**Do this:**
Copy the lines below word for word, leaving out the picture.

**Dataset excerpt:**
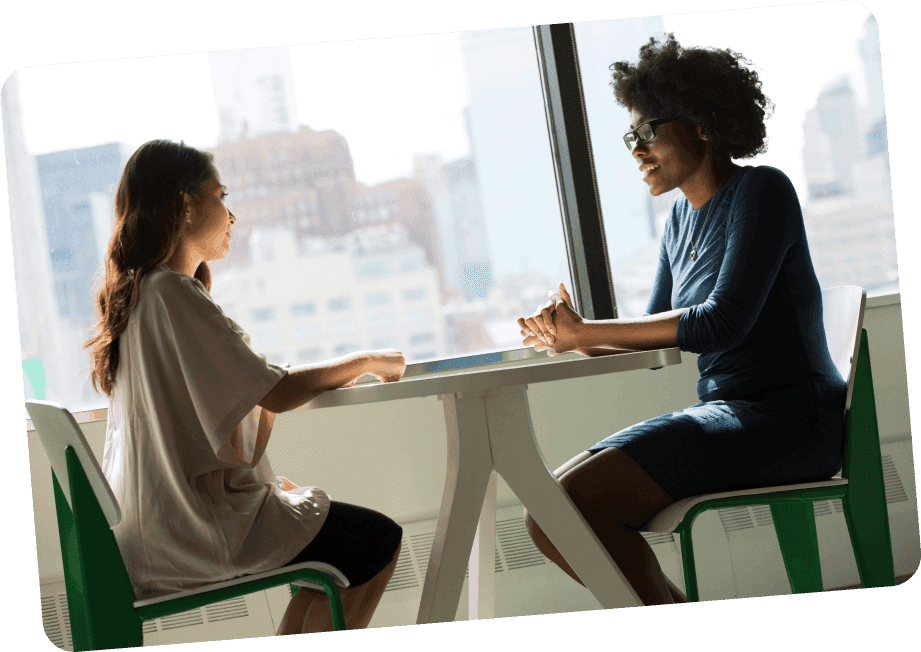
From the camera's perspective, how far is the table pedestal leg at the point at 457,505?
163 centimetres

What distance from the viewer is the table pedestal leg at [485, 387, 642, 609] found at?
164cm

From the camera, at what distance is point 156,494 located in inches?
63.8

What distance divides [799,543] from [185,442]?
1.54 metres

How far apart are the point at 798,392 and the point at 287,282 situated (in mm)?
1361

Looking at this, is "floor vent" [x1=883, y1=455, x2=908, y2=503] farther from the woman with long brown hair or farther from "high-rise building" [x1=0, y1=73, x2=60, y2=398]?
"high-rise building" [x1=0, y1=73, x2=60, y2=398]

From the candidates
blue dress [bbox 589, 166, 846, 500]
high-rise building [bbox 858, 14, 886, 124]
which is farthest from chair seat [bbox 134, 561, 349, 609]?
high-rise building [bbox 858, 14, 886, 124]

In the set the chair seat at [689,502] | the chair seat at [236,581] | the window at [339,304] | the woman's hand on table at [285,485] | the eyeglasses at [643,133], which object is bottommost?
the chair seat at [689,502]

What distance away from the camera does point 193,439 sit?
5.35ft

**Result for this exercise:**
From the camera's perspective, how far is the table pedestal leg at the point at 457,505?
163 centimetres

What distance from the viewer is the table pedestal leg at [485, 387, 642, 609] found at?
164cm

From the camera, at what distance is point 156,494 located in inches?
63.8

What distance divides [799,543] from [185,442]?
1.54 metres

How far apart are the point at 798,392 and the point at 287,282 situated (in mm)?
1361

Looking at this, is "floor vent" [x1=883, y1=455, x2=908, y2=503] farther from the woman with long brown hair or farther from "high-rise building" [x1=0, y1=73, x2=60, y2=398]?
"high-rise building" [x1=0, y1=73, x2=60, y2=398]

From the candidates
blue dress [bbox 589, 166, 846, 500]
high-rise building [bbox 858, 14, 886, 124]
which is farthest from chair seat [bbox 134, 561, 349, 609]?
high-rise building [bbox 858, 14, 886, 124]

In the set the chair seat at [689,502] | the chair seat at [236,581] | the window at [339,304] | the woman's hand on table at [285,485] | the eyeglasses at [643,133], which object is bottommost?
the chair seat at [689,502]

What distance away from the camera does point 193,439 sit?
5.35ft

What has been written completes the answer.